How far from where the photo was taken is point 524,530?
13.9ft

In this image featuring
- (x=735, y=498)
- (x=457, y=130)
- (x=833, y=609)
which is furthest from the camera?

◆ Short task: Rewrite the records, changing "furthest" to "farthest" and keeping everything else the same.

◆ Solution below:
How far from where the photo was taken is point 524,530?
13.9ft

In this image featuring
- (x=735, y=498)
- (x=457, y=130)
- (x=833, y=609)
which is farthest from the camera?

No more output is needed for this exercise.